Someone might think these to be deliberate provocations - an attempt to stir feelings of disgust by proposing punishment that is unusual and cruel.  But the overwhelming disgust stirred by the notion that a person that is little more than an animal should be treated not as an animal but as a human in the hopes of destroying the animal and creating a human-- this disgust suggests that in some cases, like Tori's case, we clearly want to be the person with the rock, bashing an evil person's face in, but, unwilling to do it ourselves, we want to be comforted that the punishment is happening slowly in a dank prison-cell, with little daylight, to people we wish to simply forget.  People that are thrown away, like Tori was thrown away.  The problem is two-fold: first, why the half-measure, why draw it out?  If we want to inflict pain, that pain can be exacted quickly and definitively (with rocks or bullets or dogs).  And second, things we throw away don't cease to exist, they go into landfills...or into waterways or into the food we eat.  People we lock up don't disappear, they languish, they linger and we babysit them at expense and energy to our communities, until they either get out, wreak more havoc & return, or die.

It is a system that works precisely up to the moment when we throw that one person in prison that tips the scales and makes it so that there are more people locked behind bars than there are people available to guard the locks.  How well will 'throwing people away' work when we meet that 'objective threshold'?  One hopes that the people on the outside have good robots working for them.

Urback writes that "McClintic's story is one of institutional failure: she was born to a woman who worked as a stripper, adopted out to another woman who also worked as a stripper, and was in and out of foster care. As a child, McClintic was angry. She dropped out of school. Did drugs. Microwaved a live dog. She was abused. And then she grew up and remained free long enough to repeat the cycle."

Urback, and as it seems, many of my fellow Canadians, look to be the type that sees a person treading water in the middle of an ocean, and blames their drowing on their poor ability to swim.  When, in reality, what chance did they have treading water in the middle of the ocean?  How else is the story supposed to end? 
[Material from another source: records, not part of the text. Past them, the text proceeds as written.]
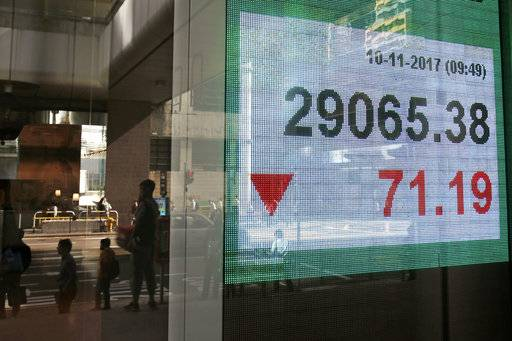 An electronic stock board shows the Hang Seng Index at a bank in Hong Kong, Friday, Nov. 10, 2017. Asian shares sank Friday, following declines on Wall Street after a proposed delay to U.S. tax cut plan dented investor sentiment.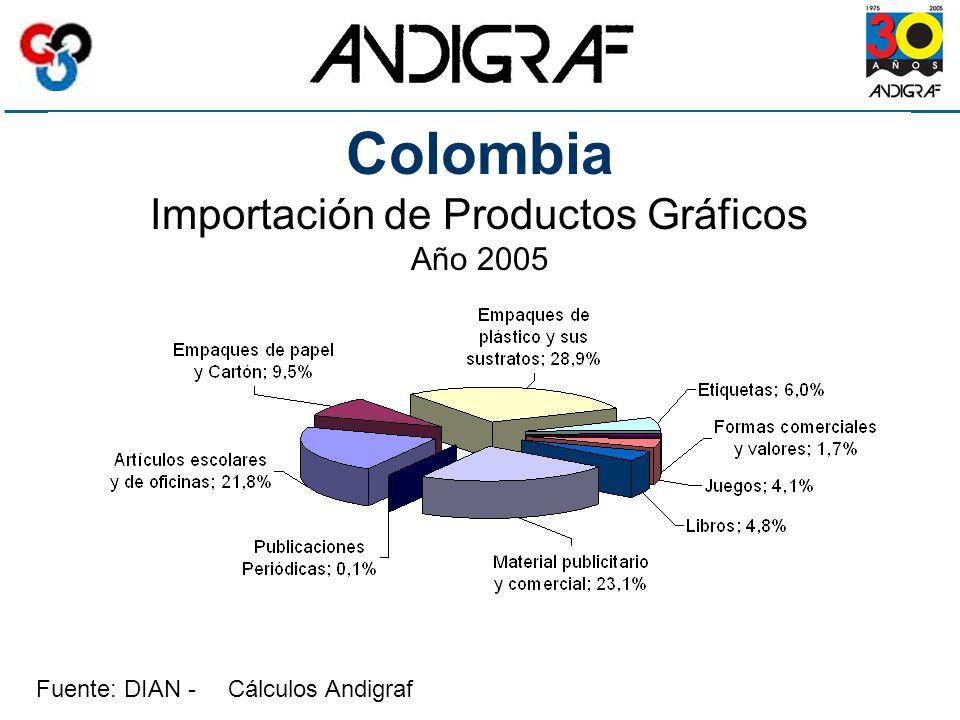 Fuente: DIAN - Cálculos Andigraf Colombia Importación de Productos Gráficos Año 2005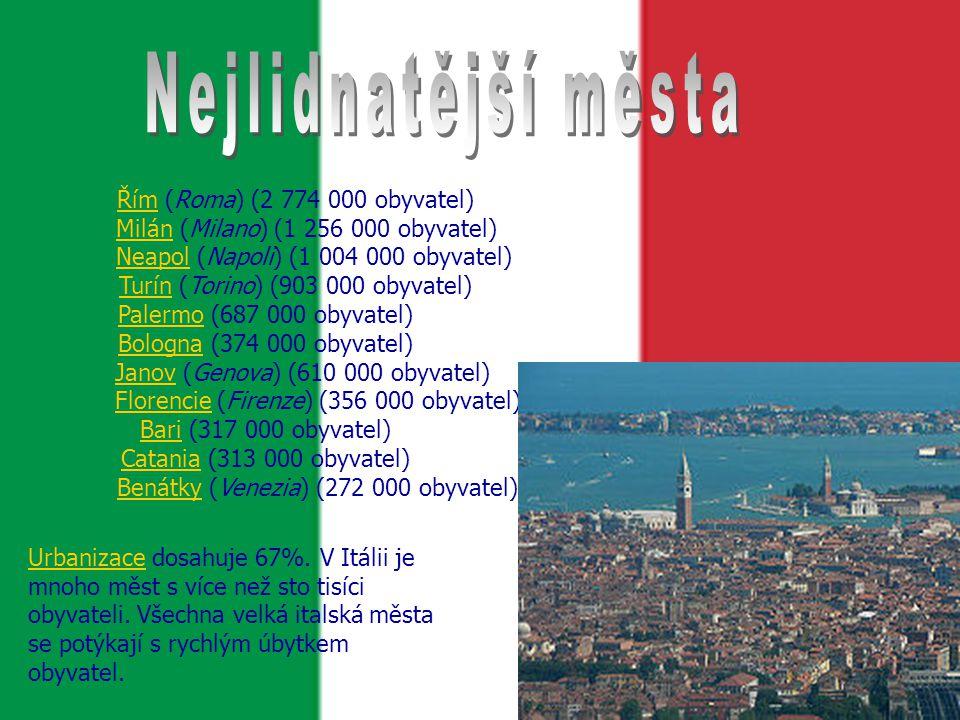 Řím (Roma) (2 774 000 obyvatel)Řím Milán (Milano) (1 256 000 obyvatel)Milán Neapol (Napoli) (1 004 000 obyvatel)Neapol Turín (Torino) (903 000 obyvatel)Turín PalermoPalermo (687 000 obyvatel) BolognaBologna (374 000 obyvatel) Janov (Genova) (610 000 obyvatel)Janov Florencie (Firenze) (356 000 obyvatel)Florencie BariBari (317 000 obyvatel) CataniaCatania (313 000 obyvatel) Benátky (Venezia) (272 000 obyvatel)Benátky UrbanizaceUrbanizace dosahuje 67%.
We are all in that ocean.  Some of us have boats, whizzing by.  Some of us have barges, going with the flow.  Some of us are in the water linked together by arms and lifejackets, keeping one another afloat.  And there is Terri-Lynn McClintic and Michael Rafferty like so many isolated, troubled people, treading water in an ocean that never showed them a day's comfort, drifing over to Tori Stafford. 
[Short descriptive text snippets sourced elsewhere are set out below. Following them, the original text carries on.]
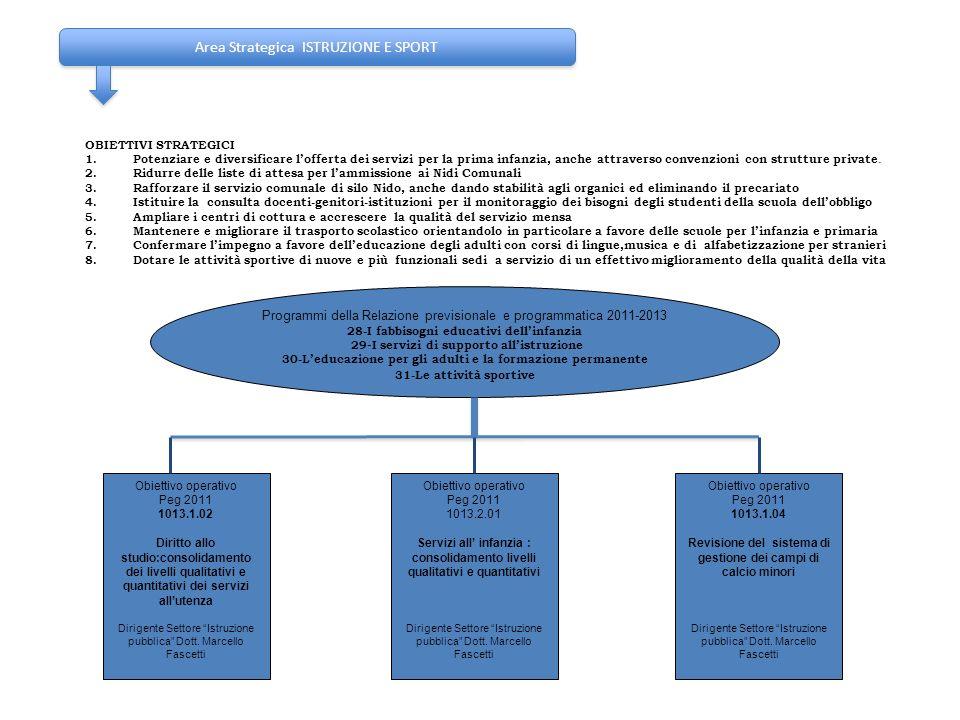 Area Strategica ISTRUZIONE E SPORT OBIETTIVI STRATEGICI 1.Potenziare e diversificare lofferta dei servizi per la prima infanzia, anche attraverso conv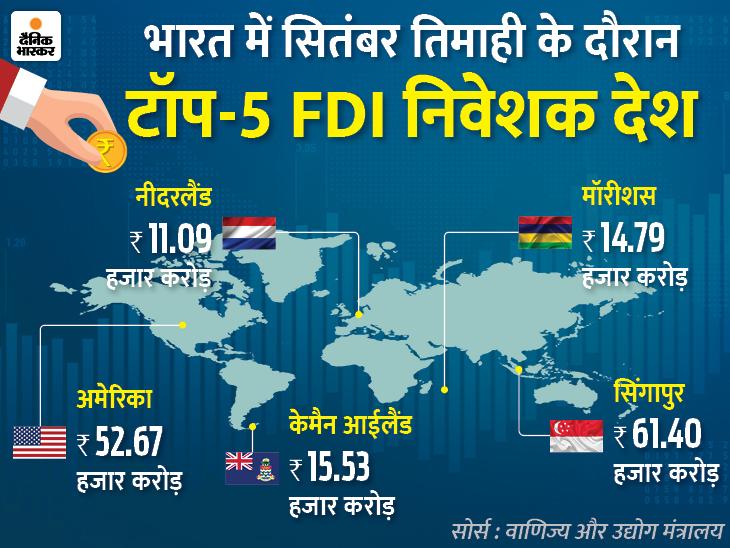 दूसरी तिमाही में अमेरिकी निवेश बढ़ा, जबकि सिंगापुर ने सबसे ज्यादा 61 हजार करोड़ रुपए का निवेश किया बिजनेस,Business - Dainik Bhaskar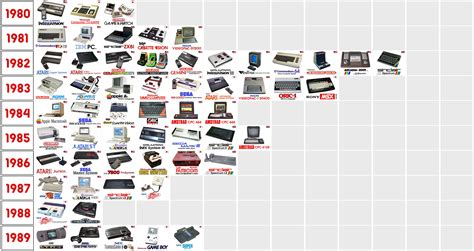 game console history list video gaming timeline 1980s by atariboy2600 on deviantart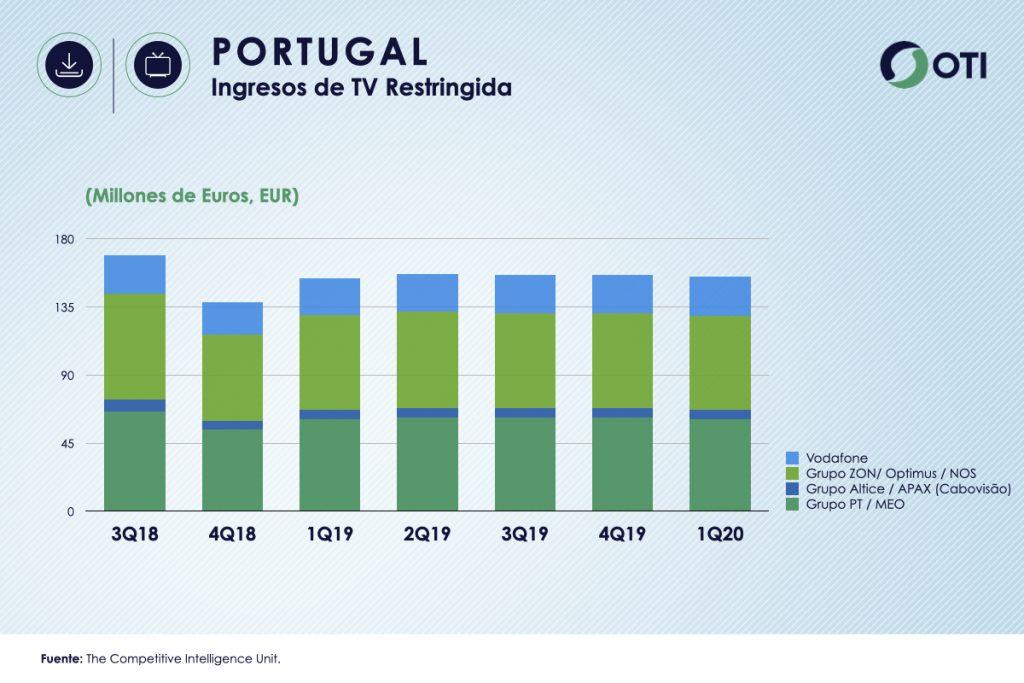 Portugal 1Q-20 Ingresos TV Restringida - OTI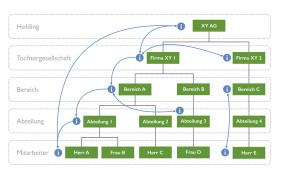 Top-Down und Bottom-up-Kommunikation im Intranet 2.0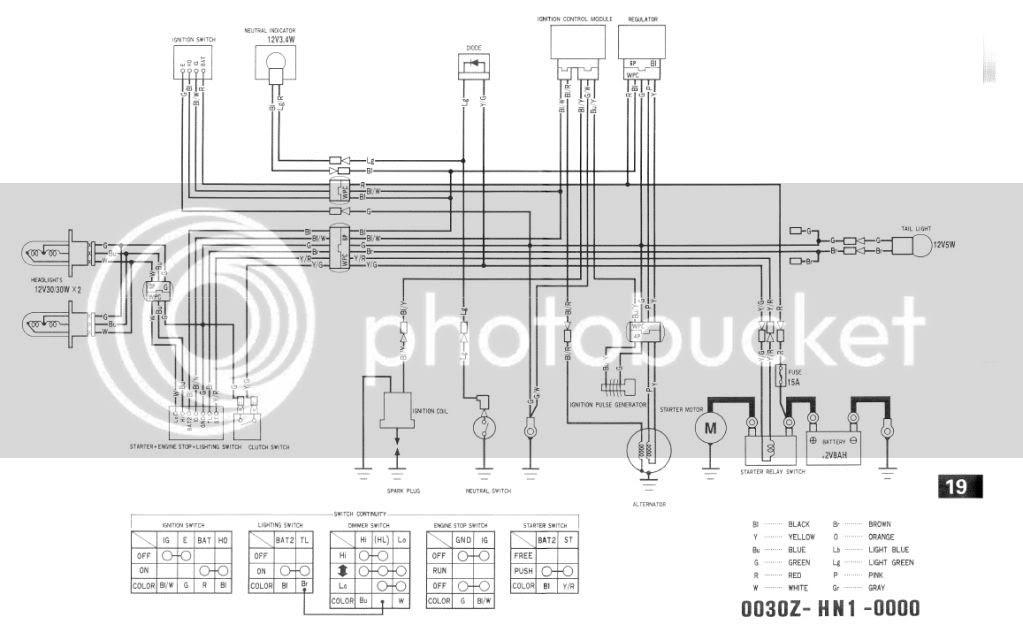 Diagram 2000 Honda 400ex Wiring Diagram Full Version Hd Quality Wiring Diagram Blogwiring2f Atuttasosta It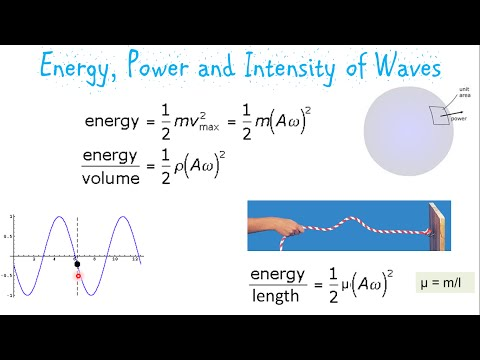 Energy, Power and Intensity of Waves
Maybe Tori looked to them like a strong swimmer.  They held that little innocent girl under the water until she drowned.  If you asked them why they did, they couldn't even tell you, filled with a desperation to stay afloat that they can't even put into words, the vain hope that pushing her under could give them something, meant that they could float a little longer.

It didn't.  The ocean is there, waiting to swallow them along with many, many others whole.  When desperate people drown they claw and pull at anyone nearby, potentially pulling them down with them.  We who can float well can extend a hand to help them float as well.  Or we can push them under and speed up what was being done to them anyways. 

But for many of us, simply knowing that they are drowning - and helping them in neither one way nor the another - gives us comfort.  People like knowing that McClintic is drowning because of what she did to Tori.  And it seems clear that they'll be damned if anyone offers her a hand.

All I'm saying is that: regardless of that comfort, one more drowned person, no matter how many awful things they've done, can't keep anyone else from going under.  That's literally all that I'm saying.